● About this exercise
Answer these questions using the blog post about clearing out wardrobes.
1. How many loads of washing dried on the whirly gig?
2. About what share of the clothes stored in the attic did the writer go through?
3. How many bags of old clothes are now in the back of the writer's car?

It’s hard to believe, but the temperature in Yorkshire hit the twenties over the weekend and was absolutely glorious yesterday. The kids went to school in their summer uniform, three loads of washing went out on the whirly gig and dried within just a few hours and I even wore a skirt (my razor had to work very hard and is now blunt!).
However, instead of being out enjoying the sunshine yesterday, I spent much of my day clearing out wardrobes…..I started with mine as I was looking for something to wear that wasn’t jeans and a vest and mid-way through my clear-out, with several piles of clothes, bed sheets and old towels on my floor ((1) for charity, (2) for bin, (3) to be re-organised and put in the right drawer) I found something of Martha’s and so then began on her wardrobe in earnest too. So, Martha’s room then had the 3 piles of clothes, as well as several piles of toys too ((1) charity or school fair, (2) bin, (3) to be matched up with rest of plastic toy bits that make the full set and packed away neatly) when I found something of Mabel’s….and so it went on. I also had enough clothes in the attic to kit out a small African country…clothes I have saved from Martha, for when Mabel is big enough. Clothes that have been passed to me for the kids which are currently too big. Clothes that are too small for my kids, but which I am saving for my little nephew and niece. I went through about 50% of this seemingly endless hoard yesterday, adding another pile into the mix….the “will now fit <insert child’s name>, so needs washing” pile.
At one point yesterday afternoon every bedroom in our house looked like something out of a programme on Channel 4 about hoarders! I am pretty good at multi-tasking but even I must admit I over-stretched myself yesterday. Hubby arrived home and even before he had closed the front door behind him, I pre-empted the look of horror, or the under-the-breath-comment about how untidy I am that I knew would be forthcoming by just shouting at him (like a mad woman) from upstairs, “I AM SORTING! IT WILL BE OKAY….JUST DON’T PANIC!”
I now have about six huge bags of old clothes in the back of my car which I will drop at the charity shop later today, or tomorrow, or realistically they will stay in the back of my car for weeks, forgotten about until I need to open my boot and then bags will roll and clothes will fall out, leaving me swearing, cross and sweaty, trying to rescue run-away shorts and skirts. I still have quite a lot to do, if I’m honest, but I feel like I’ve made a start and at least the kids now have some summer clothes out that fit them…of course, it will probably snow again in a few days, but that’s the joy of living in the UK!

● Exercise data
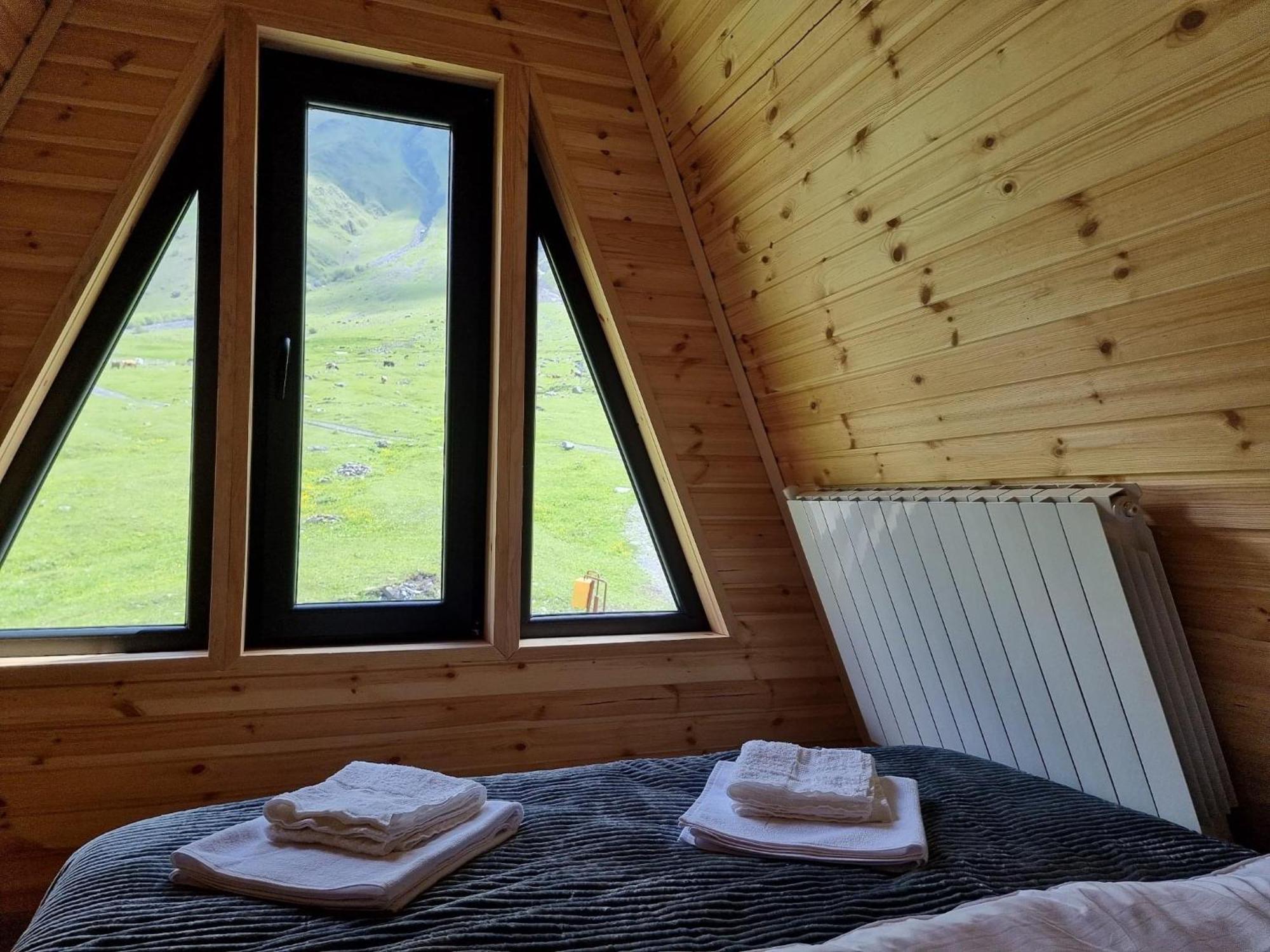 Ferienwohnung Memory Hut_Kazbegi Exterior foto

● Task output
1. Three loads.
2. About 50%.
3. About six huge bags.